The Shanghaiist brings us news of Chinese state media's latest difficulty distinguishing reality from satire: The state-run Xinhua News Agency is currently reporting that Jeff Bezos' $250-million purchase of the Washington Post was the result of an accidental mouse-click while the Amazon founder was shopping online. That, as you can probably guess, isn't exactly how the blockbuster deal went down. Nonetheless, it was the main joke of a parody news article from The New Yorker's satirical Borowitz Report that ran earlier this week under the headline of "Amazon Founder Says He Clicked on Washington Post By Mistake."
According to the Shanghaiist, it was that article that Xinhua references at length in its report, citing The New Yorker but without mentioning Borowitz. Google Translate appears to confirm that. Here's a very rough translation of the still-live Xinhua report's lede via Google:
According to "The New Yorker" on August 6 reported that the Amazon e-commerce businesses founder Jeffrey Bezos (Jeff Bezos) will pay $250 million in cash, has personally acquired "Washington Post." In various media have speculated Bezos meaning behind this move when it acquired Bezos has said "too confusing," he was just not careful the wrong mouse only.
Of course, this isn't the most embarrassing satire mix-up for China's state-run media.
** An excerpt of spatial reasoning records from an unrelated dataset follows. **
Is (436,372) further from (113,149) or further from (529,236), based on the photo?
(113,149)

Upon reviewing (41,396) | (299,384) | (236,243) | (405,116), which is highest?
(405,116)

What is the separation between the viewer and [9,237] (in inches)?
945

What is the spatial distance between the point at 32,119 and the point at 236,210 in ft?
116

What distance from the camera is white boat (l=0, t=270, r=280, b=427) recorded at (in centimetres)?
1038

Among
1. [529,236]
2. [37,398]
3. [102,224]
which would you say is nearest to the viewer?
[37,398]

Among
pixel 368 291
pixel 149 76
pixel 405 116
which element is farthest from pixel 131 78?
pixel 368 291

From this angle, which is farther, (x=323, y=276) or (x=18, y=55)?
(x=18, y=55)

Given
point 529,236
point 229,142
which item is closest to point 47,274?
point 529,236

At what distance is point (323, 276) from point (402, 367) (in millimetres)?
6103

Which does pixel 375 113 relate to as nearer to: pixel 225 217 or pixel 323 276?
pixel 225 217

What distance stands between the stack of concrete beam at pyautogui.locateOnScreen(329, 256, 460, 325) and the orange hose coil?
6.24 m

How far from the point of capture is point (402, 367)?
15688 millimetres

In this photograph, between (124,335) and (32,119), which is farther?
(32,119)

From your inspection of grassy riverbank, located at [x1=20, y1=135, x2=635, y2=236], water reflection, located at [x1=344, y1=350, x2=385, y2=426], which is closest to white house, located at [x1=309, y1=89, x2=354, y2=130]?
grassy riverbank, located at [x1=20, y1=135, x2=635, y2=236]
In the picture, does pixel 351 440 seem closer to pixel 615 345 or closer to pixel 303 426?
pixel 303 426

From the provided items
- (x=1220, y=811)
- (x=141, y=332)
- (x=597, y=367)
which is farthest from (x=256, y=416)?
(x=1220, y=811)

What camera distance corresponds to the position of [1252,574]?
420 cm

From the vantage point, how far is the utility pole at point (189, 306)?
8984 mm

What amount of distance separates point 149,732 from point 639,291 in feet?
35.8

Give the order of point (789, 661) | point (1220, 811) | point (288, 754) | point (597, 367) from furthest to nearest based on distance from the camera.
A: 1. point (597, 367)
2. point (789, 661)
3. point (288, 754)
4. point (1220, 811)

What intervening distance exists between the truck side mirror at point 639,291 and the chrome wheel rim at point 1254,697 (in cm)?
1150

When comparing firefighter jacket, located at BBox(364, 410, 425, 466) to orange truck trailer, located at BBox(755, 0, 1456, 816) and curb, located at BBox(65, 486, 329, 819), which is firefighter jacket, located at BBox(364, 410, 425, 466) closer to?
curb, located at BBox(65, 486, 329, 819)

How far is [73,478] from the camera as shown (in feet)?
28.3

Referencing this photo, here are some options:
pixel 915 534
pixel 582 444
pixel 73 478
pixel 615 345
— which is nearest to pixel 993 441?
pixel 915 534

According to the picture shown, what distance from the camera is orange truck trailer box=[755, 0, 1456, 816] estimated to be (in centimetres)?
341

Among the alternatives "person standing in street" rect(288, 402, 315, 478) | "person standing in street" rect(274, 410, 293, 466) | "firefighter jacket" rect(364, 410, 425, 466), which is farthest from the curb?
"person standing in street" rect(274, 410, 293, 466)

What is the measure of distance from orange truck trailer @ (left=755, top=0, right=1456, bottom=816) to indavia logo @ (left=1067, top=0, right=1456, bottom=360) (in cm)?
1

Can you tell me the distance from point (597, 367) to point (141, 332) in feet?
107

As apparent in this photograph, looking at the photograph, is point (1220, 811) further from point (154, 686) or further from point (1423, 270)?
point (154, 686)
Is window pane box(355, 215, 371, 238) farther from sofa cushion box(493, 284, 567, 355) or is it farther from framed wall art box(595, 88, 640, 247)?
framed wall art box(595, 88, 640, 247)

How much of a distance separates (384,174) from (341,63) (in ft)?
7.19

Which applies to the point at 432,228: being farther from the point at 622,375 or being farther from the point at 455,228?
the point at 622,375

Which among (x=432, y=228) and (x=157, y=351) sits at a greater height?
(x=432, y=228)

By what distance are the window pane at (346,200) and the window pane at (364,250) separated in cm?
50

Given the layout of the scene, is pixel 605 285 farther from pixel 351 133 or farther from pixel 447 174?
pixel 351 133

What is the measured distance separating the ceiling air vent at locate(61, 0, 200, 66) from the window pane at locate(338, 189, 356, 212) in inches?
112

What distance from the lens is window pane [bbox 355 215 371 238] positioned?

That honor probably goes to the People's Daily, which ran a lengthy photo tribute to Kim Jong Un last year after falling for an Onion joke about the North Korean dictator being named "Sexiest Man Alive." Then again, several American media outlets have made their fair share of similar (although less hilarious) mistakes recently too, and they don't have the lost-in-translation excuse.